Frank Hackett (Robert Duvall): We’re not a respectable network. We’re a whorehouse network and we have to take whatever we can get.

Nelson Chaney: Well, I don’t want any part of it. I don’t fancy myself the president of a whorehouse.

Frank Hackett: That’s very commendable of you, Nelson. Now sit down. Your indignation is duly noted; you can always resign tomorrow.

Sidney Lumet’s film, Network, (1976)

IN 1964, media critic Marshall McLuhan said, ‘The medium is the message.’ McLuhan made us look at the way we were looking at media. Were we looking for information/ entertainment or simply at a television set? In that he was a prophet and philosopher. In the Tehelka sting operation (March 2001), the medium of the clandestine shoot became the message. You could not think or speak about Operation West End without the undercurrent that the Tehelka journalists had used hidden cameras to catch everyone.

As a metaphor in journalism, what did Tehelka do? They crossed an unwritten line. They proved what could be done. They showed no mercy. They took no prisoners. They trapped their victims, some of who were only living out what they thought was their work. Tehelka created a new paradigm in journalism. They exploded a story that was unreportable by traditional journalistic means. India’s purveyors and receivers of information will never be the same again.

The BJP government, in power at the time of the Tehelka exposé, instantly fell into its own trap in their determined belief that there had to be a conspiracy hatched by the Opposition or an arms dealer with a vested interest. Their monomaniacal corrupt atavism did not leave room for any altruistic motive. They could not believe that journalists would spend that kind of money or take such risks just to get a story. They set out to unearth a treacherous plot and when they didn’t find one, started the spin doctoring. They had no notion of what a conglomerate a journalist is.

Why does any person become a journalist? Tom Stoppard said, ‘I still believe that if your aim is to change the world, journalism is a more immediate short-term weapon.’ I would hazard a guess that there are few in India today that would not want to change the world around them.

The most unsurprising response of anyone caught in any scandal is, ‘the media is the problem’. In other words, if the scandal is not exposed to the public, it remains small. But, should it? Roger Rosenblatt said, ‘The principal reason journalists exist in society is that people have a need to be informed of and comprehend the details of the experience.’ And that is what our TV channels did in Gujarat. They brought the carnage into our living rooms. Should they have? Pressure from the American public on politicians to stop the Vietnam War came only after they saw their young men dying on their television sets.

 

What motivates these messengers of bad news? Journalists tend to be adventurists and danger junkies. There is the urge to be where the action is, to expose wrongdoing, injustice and suffering, to catalyse change, to be an eyewitness to unfolding of historical events. To make money? Not in India. If you answer that many journalists take money from political parties and business houses to make enough, then so does a doctor who performs unnecessary operations. A good doctor’s motivation stems from wanting to heal people. A serious journalist’s motivation is to get a good story and give it to the people.

Data below:
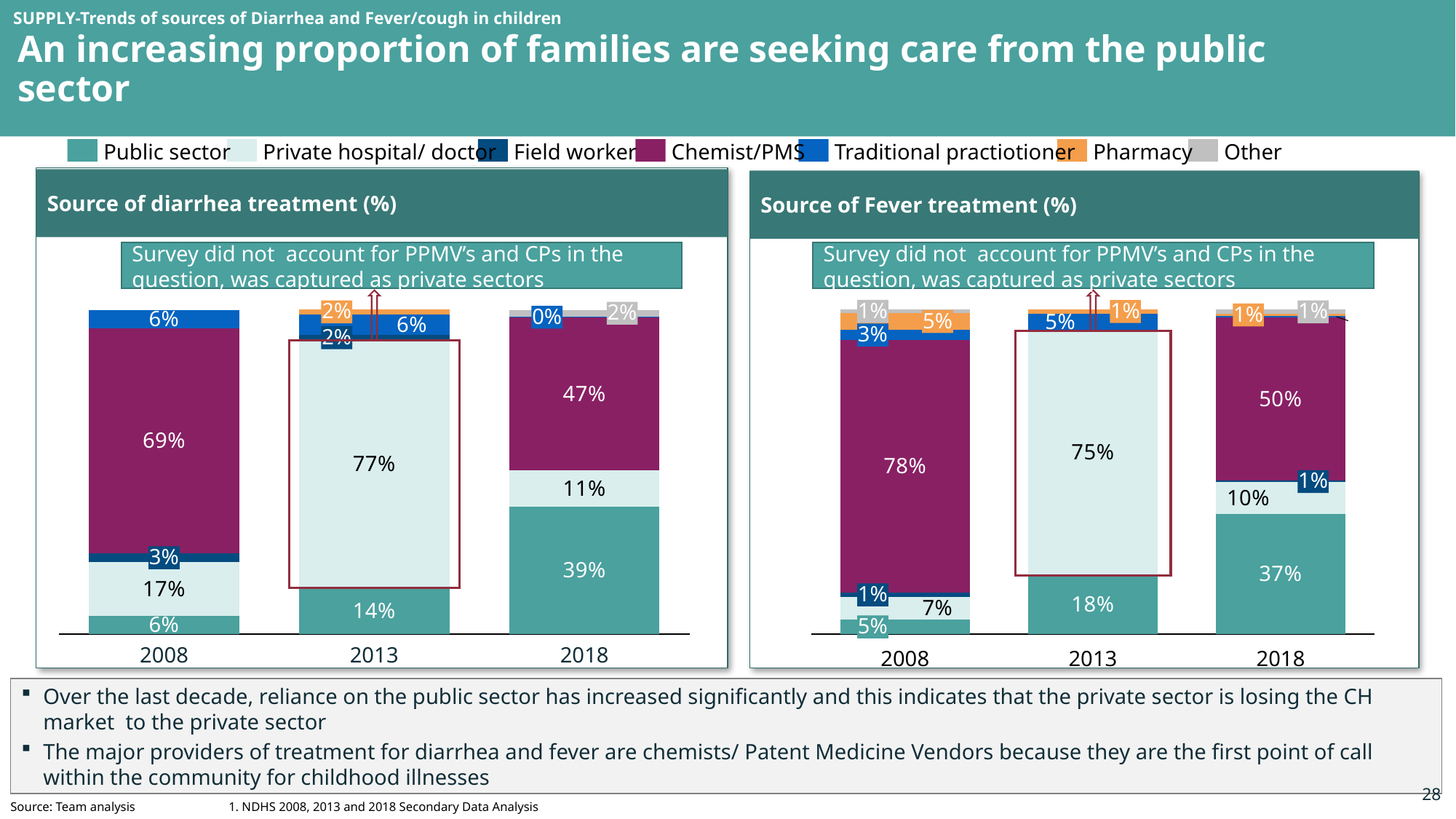
In the 'Source of diarrhea treatment (%)' chart, by how many percentage points did the Chemist/PMS share fall from 2008 to 2018? 22 percentage points What kind of chart is the 'Source of diarrhea treatment (%)' chart? Stacked bar chart In the 'Source of diarrhea treatment (%)' chart, which year has the highest Public sector value? 2018 How many series does the legend list for the charts on this slide? 7 In the 'Source of Fever treatment (%)' chart, by how many percentage points did the Public sector share rise from 2008 to 2018? 32 percentage points In the 'Source of diarrhea treatment (%)' chart, what is the Public sector value for 2018? 39% Which is larger for 2013: the Public sector value in the 'Source of Fever treatment (%)' chart or in the 'Source of diarrhea treatment (%)' chart? Source of Fever treatment (%) In the 'Source of Fever treatment (%)' chart, what is the Chemist/PMS value for 2008? 78% How many years are shown on the x axis of the 'Source of Fever treatment (%)' chart? 3 In the 'Source of Fever treatment (%)' chart, what is the Private hospital/ doctor value for 2018? 10% In the 'Source of diarrhea treatment (%)' chart, what is the Private hospital/ doctor value for 2013? 77% In the 'Source of Fever treatment (%)' chart, does the Public sector share rise or fall from 2008 to 2018? Rises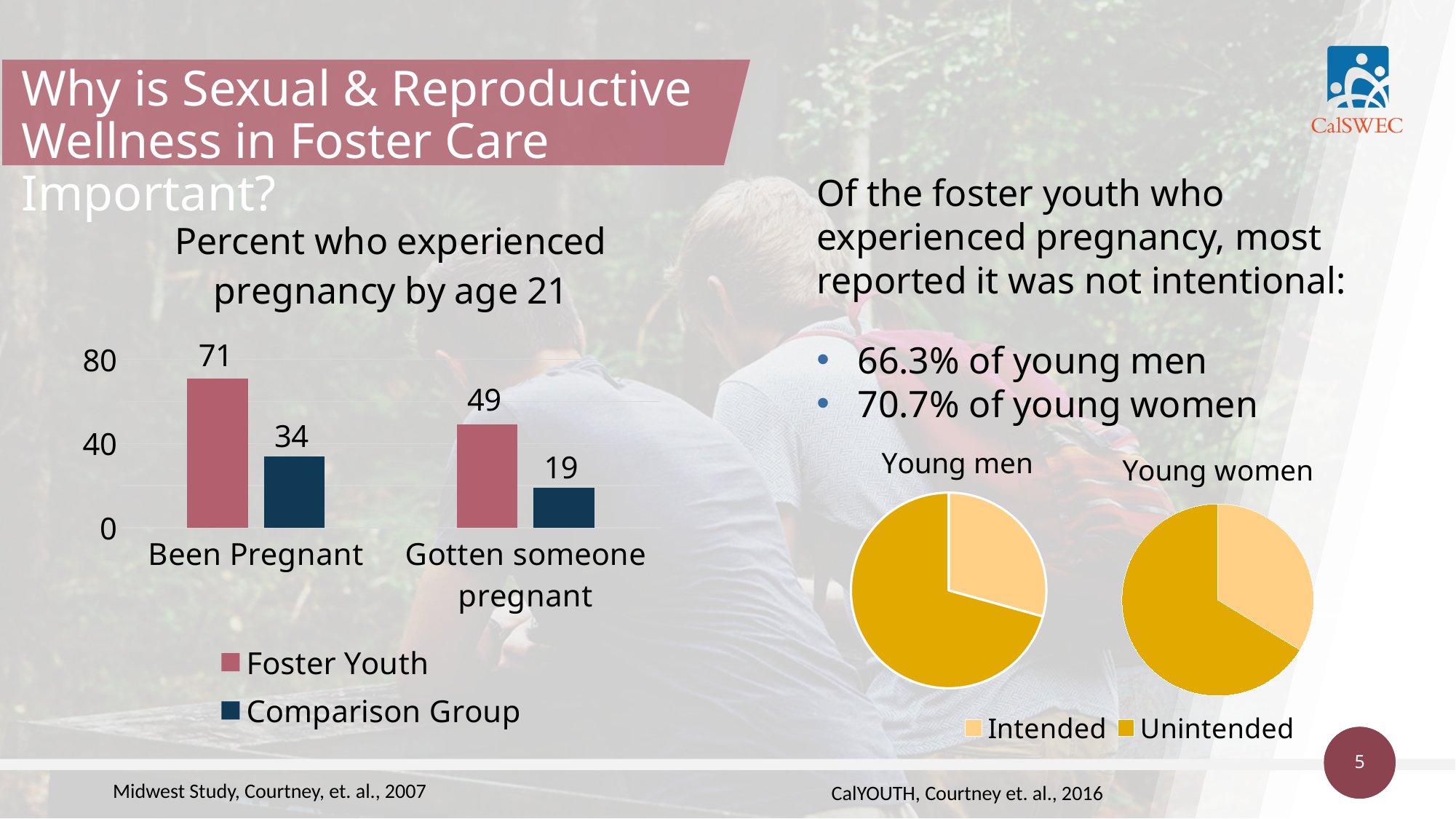
In the bar chart 'Percent who experienced pregnancy by age 21', which bar has the highest value? Foster Youth, Been Pregnant What kind of chart is 'Percent who experienced pregnancy by age 21'? Bar chart In the bar chart 'Percent who experienced pregnancy by age 21', what is the difference between the Foster Youth and Comparison Group values for 'Gotten someone pregnant'? 30 In the 'Young women' pie chart, which slice is larger, Intended or Unintended? Unintended In the 'Young men' pie chart, which colour represents the Unintended slice? Dark yellow In the bar chart 'Percent who experienced pregnancy by age 21', what is the value for the Comparison Group in the 'Gotten someone pregnant' category? 19 In the bar chart 'Percent who experienced pregnancy by age 21', what is the difference between the Foster Youth and Comparison Group values for 'Been Pregnant'? 37 In the bar chart 'Percent who experienced pregnancy by age 21', which bar has the lowest value? Comparison Group, Gotten someone pregnant In the bar chart 'Percent who experienced pregnancy by age 21', what is the value for Foster Youth in the 'Gotten someone pregnant' category? 49 In the bar chart 'Percent who experienced pregnancy by age 21', what is the value for the Comparison Group in the 'Been Pregnant' category? 34 In the bar chart 'Percent who experienced pregnancy by age 21', what is the value for Foster Youth in the 'Been Pregnant' category? 71 In the bar chart 'Percent who experienced pregnancy by age 21', how many series does the legend list? 2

Explore the material:
1. From the essay on journalism, return the passage starting with "Why does any" and going on through "world around them.", word for word.
2. According to the essay on journalism, in what year did Marshall McLuhan say "The medium is the message"?
3. Write the next part of the essay on journalism, starting after its last sentence.

Answers:
1.
Why does any person become a journalist? Tom Stoppard said, ‘I still believe that if your aim is to change the world, journalism is a more immediate short-term weapon.’ I would hazard a guess that there are few in India today that would not want to change the world around them.

2. 1964

3.
Clearly, there was a cloud of envy pervasive in the journalist community after the Tehelka exposé. A caterwauling buzz gushed out in the press about the ethics of sting operations. Looking back, it is astounding that Aniruddha Bahal and Mathew Samuel hurtled into the sting without any discussion, planning or introspection. In many ways Operation West End carried a whiff of a cowboy adventure.

While there are journalists who pursue stories for the sake of the story, another revolution of sorts has taken place. Journalism has been turned on its head with the availability to buy editorial space. Arun Shourie expressed shock that editorial space was being sold and the average reader did not grasp that it was not news but a promotion. He added, ‘I regard Samir Jain as a good person, but I regard his approach as completely, but completely, destructive of public discourse and of journalism in India. This whole emphasis on lifestyle journalism, this whole business of a newspaper as a product like soap, this whole business of deliberately slapping the editors down, sometimes there are response managers, sometimes papers are without editors, this business of having two editorials on the same subject as if it’s just a high school debate, treating the great aspect of political life of India, the five-yearly elections, as just a comic show going on. This is destructive of journalism and it is fatal to political discourse in India.’

 

Meanwhile, The Times of India is laughing all the way to expansion, joint ventures and multi interconnected products, the proprietor having reportedly said that for him The Times of India is like selling soap. But the average readers are not aware that what they are reading is soap.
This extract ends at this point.